Analysis in R: Useful! xml files to read in R

PubMed is a literature search site that outputs search results in xml format. xml can be edited in R, so we created code that reads article titles and abstracts from xml files of PubMed search results and outputs a csv file with tag plots and word counts. Please note that xml files other than PubMed files can also be manipulated by R, so please refer to this page as a reference example.

Preparation of the analysis

Package Introduction

“XML” for manipulating XML files
“tm” for English text mining
“wordcloud” for tag cloud
“RColorBrewer” for colour settings

＊Bulk installation of packages is possible with the following code.

install.packages(c("XML", "tm", "wordcloud", "RColorBrewer"))

Note that you can also install individually by specifying install.packages (“package name”).

Download xml file

Access PubMed.http://www.ncbi.nlm.nih.gov/pubmed
Search.
Click Send to in the top right corner of the search results, select File→Format as xml and press Create File. You can then download the xml file.

Execute command

After running the code, you will be asked for the xml file to load and the destination folder. The result will be a csv file containing the number of word occurrences for each article title and abstract, and a tag plot in the destination folder. See the comments in the code for details.

###Loading the library#####
library("tcltk")
library("XML")
library("tm")
library("wordcloud")
library("RColorBrewer")
########

###Set the colour of the text in the tag cloud#####
Col <- brewer.pal(8, "Dark2") #Set color
########

###The "Number of occurrences of the word to plot" setting. The settings for "Paper title" and "Abstract". #####
WordFreq <- c(5, 15)
########

###Loading Data#####
selectAXlm <- paste(as.character(tkgetOpenFile(title = "Select xml File",filetypes = '{"xml File" {".xml"}}',initialfile = "*.xml")), sep = "", collapse =" ")
MasterAnaData <- xmlInternalTreeParse(selectAXlm)
########

###Set the save location#####
SaveDir <- as.data.frame(paste(as.character(tkchooseDirectory(title = "Select Folder"), sep = "", collapse =" "))) 
SaveDir <- paste(SaveDir[1:(nrow(SaveDir)),], sep = " ", collapse = "/" ) 
setwd(SaveDir)
########

###Extract article title and abstract from xml file#####
###I think most xml operations extract element names and summarise their values.
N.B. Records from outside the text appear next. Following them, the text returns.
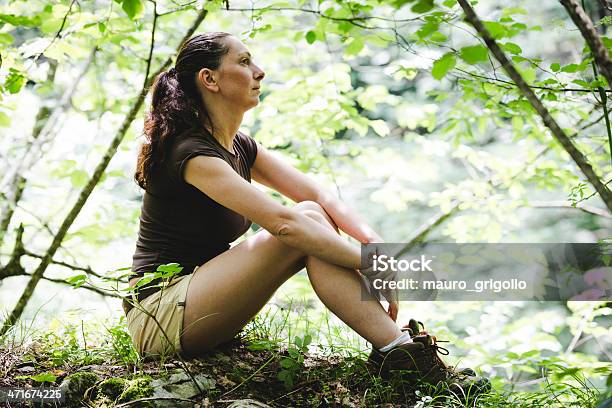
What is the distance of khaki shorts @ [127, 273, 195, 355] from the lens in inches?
86.6

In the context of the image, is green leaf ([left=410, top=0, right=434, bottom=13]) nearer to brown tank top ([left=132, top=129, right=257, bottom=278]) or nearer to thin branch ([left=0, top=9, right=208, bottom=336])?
brown tank top ([left=132, top=129, right=257, bottom=278])

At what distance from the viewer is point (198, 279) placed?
87.6 inches

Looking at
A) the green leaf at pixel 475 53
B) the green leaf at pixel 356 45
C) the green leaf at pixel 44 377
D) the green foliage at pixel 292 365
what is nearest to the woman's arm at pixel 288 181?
the green foliage at pixel 292 365

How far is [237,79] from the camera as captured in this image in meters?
2.51

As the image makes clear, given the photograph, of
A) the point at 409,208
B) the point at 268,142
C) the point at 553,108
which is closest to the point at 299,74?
the point at 268,142

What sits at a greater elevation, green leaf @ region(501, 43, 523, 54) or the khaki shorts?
green leaf @ region(501, 43, 523, 54)

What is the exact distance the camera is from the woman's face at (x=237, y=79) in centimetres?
251

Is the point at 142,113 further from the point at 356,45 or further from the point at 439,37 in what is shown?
the point at 439,37

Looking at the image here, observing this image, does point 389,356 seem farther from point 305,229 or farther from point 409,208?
point 409,208

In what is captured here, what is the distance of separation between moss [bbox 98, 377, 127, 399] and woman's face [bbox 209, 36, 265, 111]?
46.5 inches

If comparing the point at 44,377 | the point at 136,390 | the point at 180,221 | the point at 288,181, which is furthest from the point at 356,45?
the point at 44,377

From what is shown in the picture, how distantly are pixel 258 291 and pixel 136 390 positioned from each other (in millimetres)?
527

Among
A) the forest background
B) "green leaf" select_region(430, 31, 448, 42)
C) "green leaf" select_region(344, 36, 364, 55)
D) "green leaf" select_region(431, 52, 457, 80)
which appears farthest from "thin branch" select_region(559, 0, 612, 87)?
"green leaf" select_region(344, 36, 364, 55)

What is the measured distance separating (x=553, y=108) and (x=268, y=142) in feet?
6.73
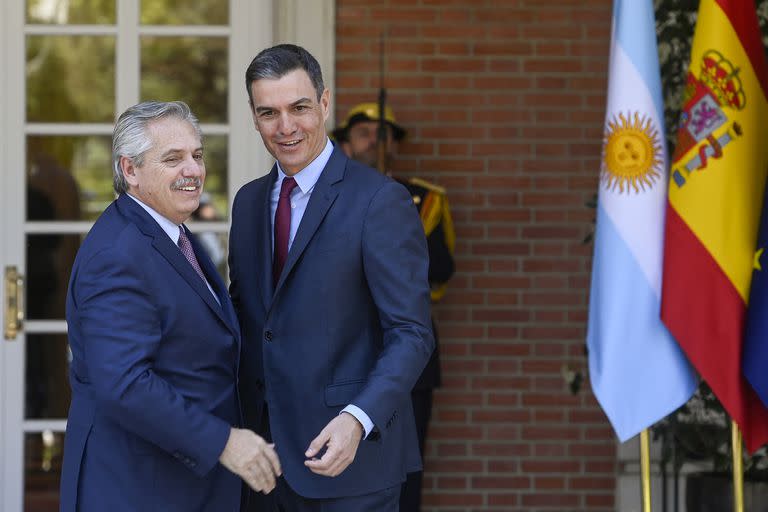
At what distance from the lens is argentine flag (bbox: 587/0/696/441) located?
3.99 meters

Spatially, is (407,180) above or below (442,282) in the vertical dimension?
above

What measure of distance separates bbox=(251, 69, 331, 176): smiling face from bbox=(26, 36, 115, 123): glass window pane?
99.7 inches

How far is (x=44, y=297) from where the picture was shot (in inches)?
197

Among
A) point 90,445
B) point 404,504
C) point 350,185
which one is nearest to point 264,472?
point 90,445

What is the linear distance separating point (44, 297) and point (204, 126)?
96 centimetres

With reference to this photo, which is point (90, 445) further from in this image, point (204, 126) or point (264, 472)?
point (204, 126)

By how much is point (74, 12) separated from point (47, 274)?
1079mm

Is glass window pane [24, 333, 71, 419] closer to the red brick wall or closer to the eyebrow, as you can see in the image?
the red brick wall

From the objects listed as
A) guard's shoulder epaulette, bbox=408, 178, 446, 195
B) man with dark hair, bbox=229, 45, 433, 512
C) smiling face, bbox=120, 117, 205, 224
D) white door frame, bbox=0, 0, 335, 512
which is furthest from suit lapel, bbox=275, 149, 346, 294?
white door frame, bbox=0, 0, 335, 512

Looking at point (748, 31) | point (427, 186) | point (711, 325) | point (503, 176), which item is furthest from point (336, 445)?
point (503, 176)

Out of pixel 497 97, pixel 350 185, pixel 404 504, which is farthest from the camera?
pixel 497 97

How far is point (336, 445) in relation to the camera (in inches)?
92.7

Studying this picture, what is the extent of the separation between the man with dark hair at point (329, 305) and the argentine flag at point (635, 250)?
1.50 meters

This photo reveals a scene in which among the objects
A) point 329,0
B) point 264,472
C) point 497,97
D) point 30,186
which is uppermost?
point 329,0
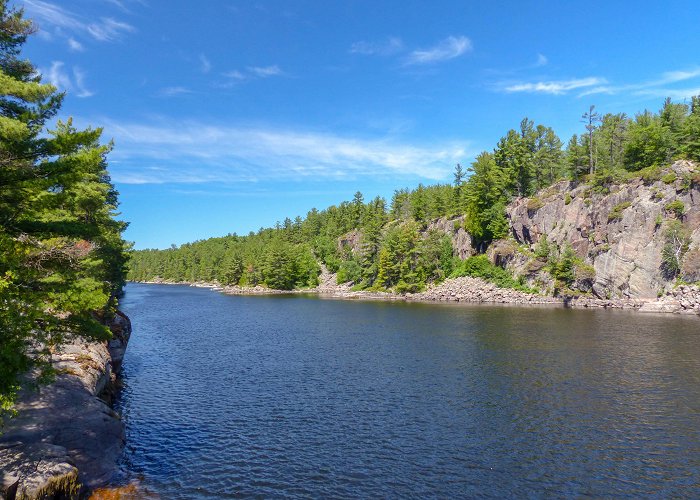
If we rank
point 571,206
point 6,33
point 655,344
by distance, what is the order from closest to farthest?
point 6,33, point 655,344, point 571,206

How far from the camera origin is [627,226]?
91250 mm

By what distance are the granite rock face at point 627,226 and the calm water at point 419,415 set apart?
1329 inches

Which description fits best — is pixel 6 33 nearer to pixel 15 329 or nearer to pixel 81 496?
pixel 15 329

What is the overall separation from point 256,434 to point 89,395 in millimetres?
9798

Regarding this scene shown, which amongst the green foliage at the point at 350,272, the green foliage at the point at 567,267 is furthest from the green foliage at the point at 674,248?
the green foliage at the point at 350,272

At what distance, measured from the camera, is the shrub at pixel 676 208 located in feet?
277

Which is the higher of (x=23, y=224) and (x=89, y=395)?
(x=23, y=224)

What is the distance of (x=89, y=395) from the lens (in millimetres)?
24531

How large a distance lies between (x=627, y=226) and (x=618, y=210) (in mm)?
4592

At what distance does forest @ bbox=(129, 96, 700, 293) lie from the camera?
99125mm

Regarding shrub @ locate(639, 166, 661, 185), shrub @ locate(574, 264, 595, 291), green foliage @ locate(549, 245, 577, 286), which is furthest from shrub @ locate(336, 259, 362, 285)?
shrub @ locate(639, 166, 661, 185)

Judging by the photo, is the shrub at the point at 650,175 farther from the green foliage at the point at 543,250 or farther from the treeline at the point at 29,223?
the treeline at the point at 29,223

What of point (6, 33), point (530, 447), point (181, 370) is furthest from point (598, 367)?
point (6, 33)

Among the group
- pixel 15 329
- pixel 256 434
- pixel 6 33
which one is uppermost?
pixel 6 33
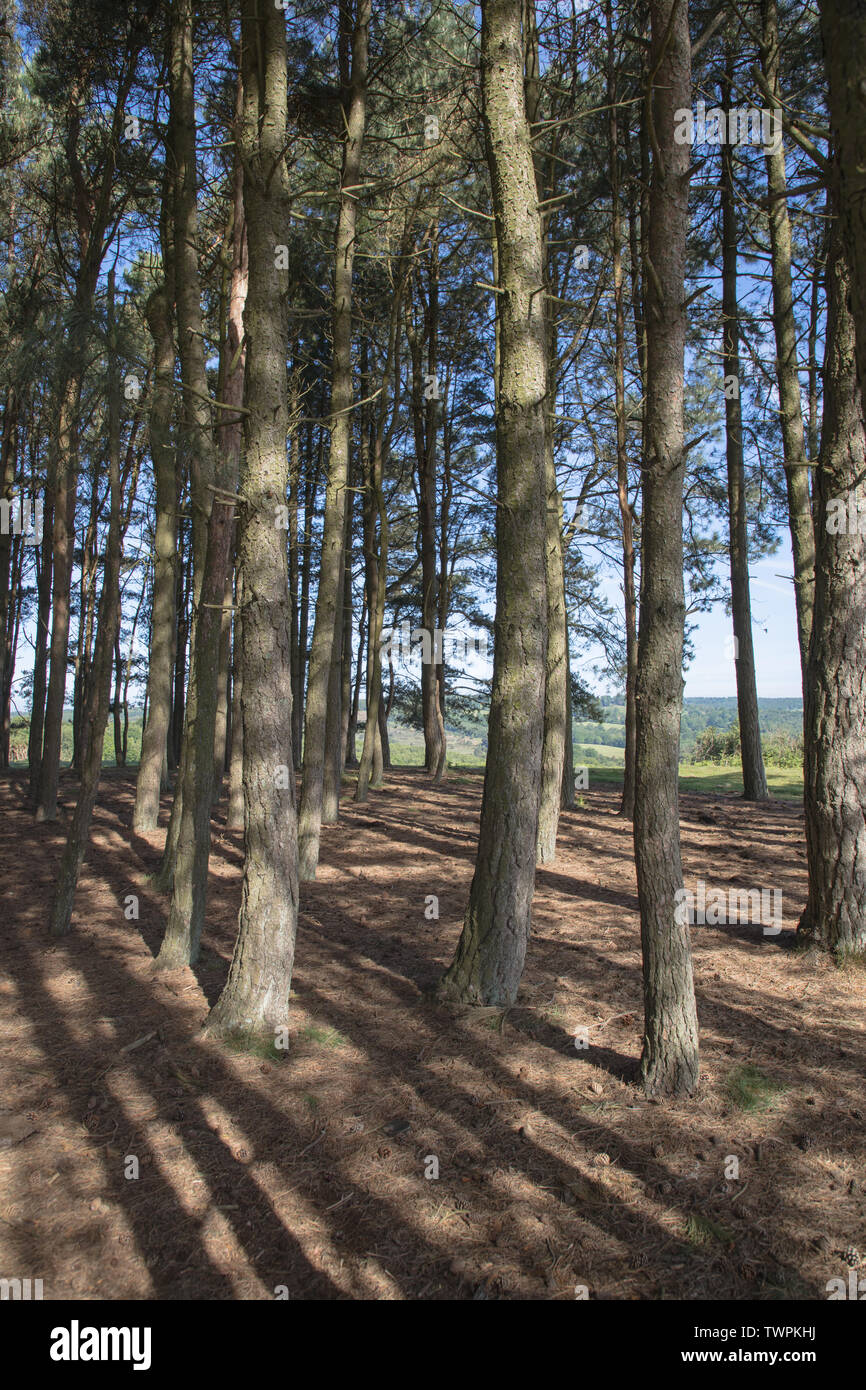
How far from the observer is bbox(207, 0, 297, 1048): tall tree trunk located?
4.66 meters

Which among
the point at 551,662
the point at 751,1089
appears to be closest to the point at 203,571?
the point at 551,662

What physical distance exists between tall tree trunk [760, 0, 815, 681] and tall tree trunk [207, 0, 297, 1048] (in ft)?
17.6

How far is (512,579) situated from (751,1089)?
10.0ft

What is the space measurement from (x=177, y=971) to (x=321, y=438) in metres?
13.8

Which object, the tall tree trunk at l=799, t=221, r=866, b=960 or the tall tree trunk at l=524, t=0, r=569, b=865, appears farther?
the tall tree trunk at l=524, t=0, r=569, b=865

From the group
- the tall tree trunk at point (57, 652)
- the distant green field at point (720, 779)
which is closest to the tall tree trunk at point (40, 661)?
the tall tree trunk at point (57, 652)

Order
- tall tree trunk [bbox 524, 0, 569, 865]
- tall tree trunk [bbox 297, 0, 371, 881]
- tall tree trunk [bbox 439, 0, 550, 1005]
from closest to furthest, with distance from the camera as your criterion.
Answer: tall tree trunk [bbox 439, 0, 550, 1005] < tall tree trunk [bbox 524, 0, 569, 865] < tall tree trunk [bbox 297, 0, 371, 881]

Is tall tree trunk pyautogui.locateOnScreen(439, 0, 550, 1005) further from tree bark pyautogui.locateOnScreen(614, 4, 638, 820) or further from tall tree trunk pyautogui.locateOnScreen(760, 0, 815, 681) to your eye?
tall tree trunk pyautogui.locateOnScreen(760, 0, 815, 681)

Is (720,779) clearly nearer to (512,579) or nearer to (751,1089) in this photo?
(512,579)

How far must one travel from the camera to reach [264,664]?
4.72 metres

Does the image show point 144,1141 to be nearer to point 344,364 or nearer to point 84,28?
point 344,364

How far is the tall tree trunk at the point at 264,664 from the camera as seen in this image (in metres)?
4.66

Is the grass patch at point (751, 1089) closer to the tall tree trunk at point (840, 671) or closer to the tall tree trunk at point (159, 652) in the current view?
the tall tree trunk at point (840, 671)

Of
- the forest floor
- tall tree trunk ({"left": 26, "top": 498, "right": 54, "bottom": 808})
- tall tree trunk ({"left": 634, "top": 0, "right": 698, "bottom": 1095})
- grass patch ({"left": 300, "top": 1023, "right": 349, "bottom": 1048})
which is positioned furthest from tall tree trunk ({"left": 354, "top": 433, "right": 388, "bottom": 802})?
tall tree trunk ({"left": 634, "top": 0, "right": 698, "bottom": 1095})
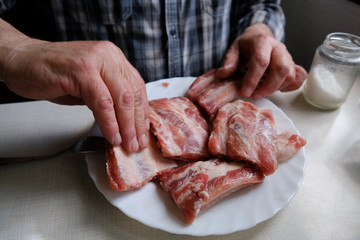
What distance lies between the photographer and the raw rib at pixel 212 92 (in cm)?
128

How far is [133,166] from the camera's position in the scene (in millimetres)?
971

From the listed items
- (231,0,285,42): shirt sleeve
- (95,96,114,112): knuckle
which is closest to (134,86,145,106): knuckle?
(95,96,114,112): knuckle

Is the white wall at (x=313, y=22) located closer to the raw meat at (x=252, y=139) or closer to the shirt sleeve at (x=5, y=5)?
the raw meat at (x=252, y=139)

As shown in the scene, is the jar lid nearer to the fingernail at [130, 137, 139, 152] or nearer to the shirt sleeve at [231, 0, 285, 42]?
the shirt sleeve at [231, 0, 285, 42]

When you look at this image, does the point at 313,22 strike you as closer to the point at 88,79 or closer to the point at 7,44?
the point at 88,79

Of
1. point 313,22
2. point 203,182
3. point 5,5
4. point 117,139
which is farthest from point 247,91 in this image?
point 313,22

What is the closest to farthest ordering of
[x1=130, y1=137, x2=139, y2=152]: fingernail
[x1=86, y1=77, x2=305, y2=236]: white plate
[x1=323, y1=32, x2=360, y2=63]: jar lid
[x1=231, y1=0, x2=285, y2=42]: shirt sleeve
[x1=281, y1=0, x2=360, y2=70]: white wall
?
[x1=86, y1=77, x2=305, y2=236]: white plate
[x1=130, y1=137, x2=139, y2=152]: fingernail
[x1=323, y1=32, x2=360, y2=63]: jar lid
[x1=231, y1=0, x2=285, y2=42]: shirt sleeve
[x1=281, y1=0, x2=360, y2=70]: white wall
I think most of them can be supplemented with xpathSApply(). #####

#Selecting an Article Titles
Title <- as.data.frame(xpathSApply(MasterAnaData, "//ArticleTitle", xmlValue))

#Selecting an Abstract
Abstract <-as.data.frame(xpathSApply(MasterAnaData, "//AbstractText", xmlValue)) 
########

AnaList <- c("Title", "Abstract") 

for(i in seq(AnaList)){
  
  ###Text mining settings, according to your preferences#####
  #Creating a Corpus
  CorMaster <- Corpus(DataframeSource(eval(parse(text = AnaList[i])))) 
  CorMaster <- tm_map(CorMaster, stripWhitespace) #Delete blanks
  CorMaster <- tm_map(CorMaster, removeNumbers) #Delete numbers
  CorMaster <- tm_map(CorMaster, removePunctuation) #Delete punctuation
  CorMaster <- tm_map(CorMaster, removeWords, stopwords("english")) #Delete and, or, etc.
  TermVec <- DocumentTermMatrix(CorMaster) #Aggregation of Term Matrix
  ########
  
  ###Data framing of word analysis results#####
  AnalyticsAllWords <- as.data.frame(apply(TermVec, 2, sum)) #Aggregate word occurrence rates
  AnalyticsAllWords <- cbind(rownames(AnalyticsAllWords), AnalyticsAllWords)
  AnalyticsAllWords <- subset(AnalyticsAllWords, !(AnalyticsAllWords[, 1] %in% c("chlorella", "the", "this", "can", "thus", "these")) )#Set the words you want to remove
  AnalyticsAllWords <- AnalyticsAllWords[sort.list(AnalyticsAllWords[, 2], decreasing=TRUE),] #Sort by number of occurrences in descending order
  AnalyticsWords <- subset(AnalyticsAllWords, AnalyticsAllWords[, 2] &gt;= WordFreq[i]) #Select at least the specified number
  colnames(AnalyticsAllWords) <- c("単語", "出現数") #Set the columns name
  ########
  
  png(paste(AnaList[i], ".png", seq = ""), width = 1280, height = 800) #Save plot as png
  ###Tag Cloud Plotting#####
  wordcloud(AnalyticsWords[, 1], AnalyticsWords[, 2], scale=c(8,.2),
            random.order = FALSE, rot.per = .15, colors = Col)
  ########
  dev.off()
  
  write.csv(AnalyticsAllWords, paste(AnaList[i], "_結果.csv", seq = ""), row.names = FALSE) #Save results in csv
}

Output Examples

The tag cloud and csv file shown in the figure will be output to the folder specified as the destination. As an additional note, in the code shown above, the number of words to be output is set to 5 or more for paper titles and 15 or more for abstracts. Please change this if necessary. You can also use R on xml files other than PubMed. Some statistical information is available in xml format. Please try it.